Alain Finkielkraut
Y si el amor durara
Traducción de Elena M. Cano e Íñigo Sánchez-Paños
Madrid, Alianza, 2013, pp. 136
Si hay algo sobre lo que todos los hombres y mujeres tienen opinión, ese algo sin duda es el amor. Una opinión firmemente arraigada, presuntamente autorizada, generalmente inamovible (triste cualidad esta de la mayoría de las opiniones), ¿una opinión basada en la experiencia? No necesariamente. Una opinión incluso que en muchos casos contradice la propia experiencia. Pero hace tiempo que las opiniones del hombre dejaron de tener relación con su vida.
En su libro Pensadores temerarios, y a propósito de Hannah Arendt y Martin Heidegger, sobre cuyo amor tanto y tan desafortunadamente se ha especulado, llevándose la palma sin ninguna duda el delirante y oportunista librito de Elzbieta Ettinger (Hannah Arendt y Martin Heidegger), escribe Mark Lilla que “los filósofos son los únicos amantes auténticos, ya que solo ellos comprenden lo que el amor busca ciegamente”. No, no bromea, los filósofos no tienen demasiado sentido del humor. Evidentemente un disparate que solo se le podía ocurrir a un filósofo. O a un novelista. Pero lo que sí es cierto –no en el caso de Lilla especialmente– es que en ocasiones los filósofos, y los novelistas, han hablado del amor mejor que nadie. Para magnificarlo y vituperarlo, yo diría que a partes iguales. La originalidad de Finkielkraut (filósofo amante de las novelas) estriba en que analiza el milagro del amor (llamémoslo milagro mejor que fenómeno) a través de la literatura, reconociendo de paso en esta una de sus funciones esenciales: el conocimiento de uno mismo. (No, no me olvido de que la literatura puede también servir de entretenimiento, precisamente lo mismo que el amor, pero este es un asunto que no nos ocupa ahora.)

▶ [Material mostrado]
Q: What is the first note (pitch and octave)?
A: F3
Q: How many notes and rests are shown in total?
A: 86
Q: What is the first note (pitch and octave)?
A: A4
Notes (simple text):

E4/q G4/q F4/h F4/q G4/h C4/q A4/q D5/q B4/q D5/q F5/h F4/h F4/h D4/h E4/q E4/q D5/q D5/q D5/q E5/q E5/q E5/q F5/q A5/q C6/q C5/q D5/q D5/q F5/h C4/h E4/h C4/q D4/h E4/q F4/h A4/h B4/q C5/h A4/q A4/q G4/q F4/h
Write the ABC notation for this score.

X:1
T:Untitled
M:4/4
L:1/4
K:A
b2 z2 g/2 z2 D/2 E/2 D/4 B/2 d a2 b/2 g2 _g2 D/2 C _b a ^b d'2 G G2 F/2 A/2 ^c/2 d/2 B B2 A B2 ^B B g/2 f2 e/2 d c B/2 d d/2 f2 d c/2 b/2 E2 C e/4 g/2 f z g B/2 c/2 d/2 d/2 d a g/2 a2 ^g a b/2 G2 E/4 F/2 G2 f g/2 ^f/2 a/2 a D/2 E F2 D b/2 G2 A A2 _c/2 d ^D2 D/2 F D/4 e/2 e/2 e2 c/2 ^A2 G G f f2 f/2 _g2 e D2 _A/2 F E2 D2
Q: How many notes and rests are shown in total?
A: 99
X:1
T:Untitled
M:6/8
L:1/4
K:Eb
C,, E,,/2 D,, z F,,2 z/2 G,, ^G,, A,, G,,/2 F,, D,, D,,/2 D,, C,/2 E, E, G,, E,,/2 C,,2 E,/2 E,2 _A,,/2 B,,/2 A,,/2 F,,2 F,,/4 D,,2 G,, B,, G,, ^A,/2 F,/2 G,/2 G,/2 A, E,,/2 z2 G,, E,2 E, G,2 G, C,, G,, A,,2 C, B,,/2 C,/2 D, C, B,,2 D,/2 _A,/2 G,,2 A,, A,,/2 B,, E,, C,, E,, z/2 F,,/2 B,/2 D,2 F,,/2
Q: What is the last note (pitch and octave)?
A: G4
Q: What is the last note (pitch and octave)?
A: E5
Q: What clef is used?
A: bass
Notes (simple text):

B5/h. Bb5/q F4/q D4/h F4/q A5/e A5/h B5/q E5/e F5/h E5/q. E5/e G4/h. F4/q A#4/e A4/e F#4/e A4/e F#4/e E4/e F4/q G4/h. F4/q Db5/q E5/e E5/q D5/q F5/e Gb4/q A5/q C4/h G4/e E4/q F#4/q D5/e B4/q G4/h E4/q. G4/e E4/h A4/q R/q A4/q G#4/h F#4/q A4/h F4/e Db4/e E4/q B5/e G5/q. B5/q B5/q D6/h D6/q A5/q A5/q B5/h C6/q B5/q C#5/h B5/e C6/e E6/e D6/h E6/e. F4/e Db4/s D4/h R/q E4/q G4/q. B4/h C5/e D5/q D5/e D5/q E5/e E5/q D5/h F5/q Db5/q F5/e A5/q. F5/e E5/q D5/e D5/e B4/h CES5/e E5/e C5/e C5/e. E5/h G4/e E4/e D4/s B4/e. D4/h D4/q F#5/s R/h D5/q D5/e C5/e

▶ [Ejercicio escrito 1]
Responde con brevedad, basándote en la reseña sobre el amor:
(a) ¿Quiénes firmaron la traducción del libro?
(b) Según la cita de Mark Lilla, ¿quiénes son los únicos amantes auténticos?
(c) ¿Qué función esencial de la literatura reconoce Finkielkraut?
▶ [Ejercicio escrito 2]
Prolonga la reseña sobre el amor con uno o dos párrafos que sigan a su última oración.
El listado no guarda relación con la reseña sobre el amor.

▶ [Respuesta 1]
(a) Elena M. Cano e Íñigo Sánchez-Paños.
(b) Los filósofos.
(c) El conocimiento de uno mismo.

▶ [Respuesta 2]
“Hemos barrido las convenciones y suprimido las constricciones que pesaban sobre el amor”, nos dice Finkielkraut en el prólogo de este libro sobre el amor, y seguramente sea verdad por lo que respecta a las convenciones y constricciones sociales y jurídicas, que no siempre coinciden (sin olvidarnos de que estamos hablando de Occidente). Pero sospechamos que hay otras constricciones más sutiles, más pertinaces y profundas de las que no nos hemos librado, y de las que tal vez no convenga que nos libremos si queremos conservar algunas de las cualidades del amor. Pero ¿queremos conservarlas? La independencia y la libertad no estriban solo en no reconocer más guía que uno mismo, sus deseos y sus caprichos. La independencia y la libertad son un derecho, pero también una conquista. Un derecho que, como la mayoría de los derechos, se conquista y se puede perder. La libertad no es una elección arbitraria, y el amor no se deja deconstruir tan fácilmente.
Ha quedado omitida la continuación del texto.